Problem details: Arrange the lines from the line with "Which of [479,341]" up to and including the line with "0.11 metres" as a Markdown table with two columns, Row and Line. Leave out blank lines.

Information shown:
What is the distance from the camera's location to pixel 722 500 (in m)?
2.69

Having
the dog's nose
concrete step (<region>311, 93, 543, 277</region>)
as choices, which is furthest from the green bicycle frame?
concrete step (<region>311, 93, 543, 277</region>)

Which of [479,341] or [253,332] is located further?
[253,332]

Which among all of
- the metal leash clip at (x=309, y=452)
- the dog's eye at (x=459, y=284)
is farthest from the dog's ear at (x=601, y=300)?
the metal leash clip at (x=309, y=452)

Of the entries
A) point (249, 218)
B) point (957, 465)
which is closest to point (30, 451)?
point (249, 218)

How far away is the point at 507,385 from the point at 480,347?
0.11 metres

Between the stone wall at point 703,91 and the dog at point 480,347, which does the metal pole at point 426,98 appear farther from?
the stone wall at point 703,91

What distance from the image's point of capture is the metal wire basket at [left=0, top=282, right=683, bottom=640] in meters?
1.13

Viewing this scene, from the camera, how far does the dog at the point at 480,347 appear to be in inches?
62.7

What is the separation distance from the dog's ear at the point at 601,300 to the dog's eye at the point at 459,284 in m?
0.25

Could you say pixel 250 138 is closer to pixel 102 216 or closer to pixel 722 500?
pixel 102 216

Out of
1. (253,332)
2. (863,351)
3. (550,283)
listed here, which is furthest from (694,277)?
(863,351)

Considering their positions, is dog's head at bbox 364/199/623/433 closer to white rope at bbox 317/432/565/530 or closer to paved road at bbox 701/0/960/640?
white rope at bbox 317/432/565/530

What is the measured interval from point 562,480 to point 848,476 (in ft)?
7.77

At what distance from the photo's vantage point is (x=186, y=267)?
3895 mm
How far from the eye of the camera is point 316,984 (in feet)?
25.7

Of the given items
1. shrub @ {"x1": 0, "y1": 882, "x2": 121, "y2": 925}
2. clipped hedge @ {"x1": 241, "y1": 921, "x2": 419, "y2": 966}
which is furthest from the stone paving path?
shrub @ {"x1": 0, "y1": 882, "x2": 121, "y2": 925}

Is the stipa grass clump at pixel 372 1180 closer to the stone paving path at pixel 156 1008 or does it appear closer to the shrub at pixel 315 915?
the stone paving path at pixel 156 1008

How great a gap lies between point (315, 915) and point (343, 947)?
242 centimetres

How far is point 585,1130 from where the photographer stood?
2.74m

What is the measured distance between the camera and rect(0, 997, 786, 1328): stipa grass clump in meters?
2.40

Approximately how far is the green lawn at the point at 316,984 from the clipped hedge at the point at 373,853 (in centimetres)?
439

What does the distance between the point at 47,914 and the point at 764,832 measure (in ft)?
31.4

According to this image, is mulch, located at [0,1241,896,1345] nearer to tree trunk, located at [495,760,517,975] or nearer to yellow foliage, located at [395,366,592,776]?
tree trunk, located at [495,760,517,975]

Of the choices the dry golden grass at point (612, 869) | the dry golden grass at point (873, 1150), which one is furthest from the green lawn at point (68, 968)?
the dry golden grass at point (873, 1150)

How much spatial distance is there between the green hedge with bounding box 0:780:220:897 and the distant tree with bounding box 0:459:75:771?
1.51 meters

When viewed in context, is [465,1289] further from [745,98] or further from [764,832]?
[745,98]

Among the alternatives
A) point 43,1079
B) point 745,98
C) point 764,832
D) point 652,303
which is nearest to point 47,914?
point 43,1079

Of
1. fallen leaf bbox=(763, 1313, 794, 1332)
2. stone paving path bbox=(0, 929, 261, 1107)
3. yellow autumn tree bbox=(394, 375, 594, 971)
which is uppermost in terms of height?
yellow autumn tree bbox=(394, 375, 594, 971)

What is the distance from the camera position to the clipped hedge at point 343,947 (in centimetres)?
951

Written answer:
| Row | Line |
|---|---|
| 1 | Which of [479,341] or [253,332] is located further? |
| 2 | [253,332] |
| 3 | Which among all of |
| 4 | - the metal leash clip at (x=309, y=452) |
| 5 | - the dog's eye at (x=459, y=284) |
| 6 | is farthest from the dog's ear at (x=601, y=300)? |
| 7 | the metal leash clip at (x=309, y=452) |
| 8 | Of the entries |
| 9 | A) point (249, 218) |
| 10 | B) point (957, 465) |
| 11 | which is closest to point (30, 451)? |
| 12 | point (249, 218) |
| 13 | How far away is the point at 507,385 from the point at 480,347? |
| 14 | 0.11 metres |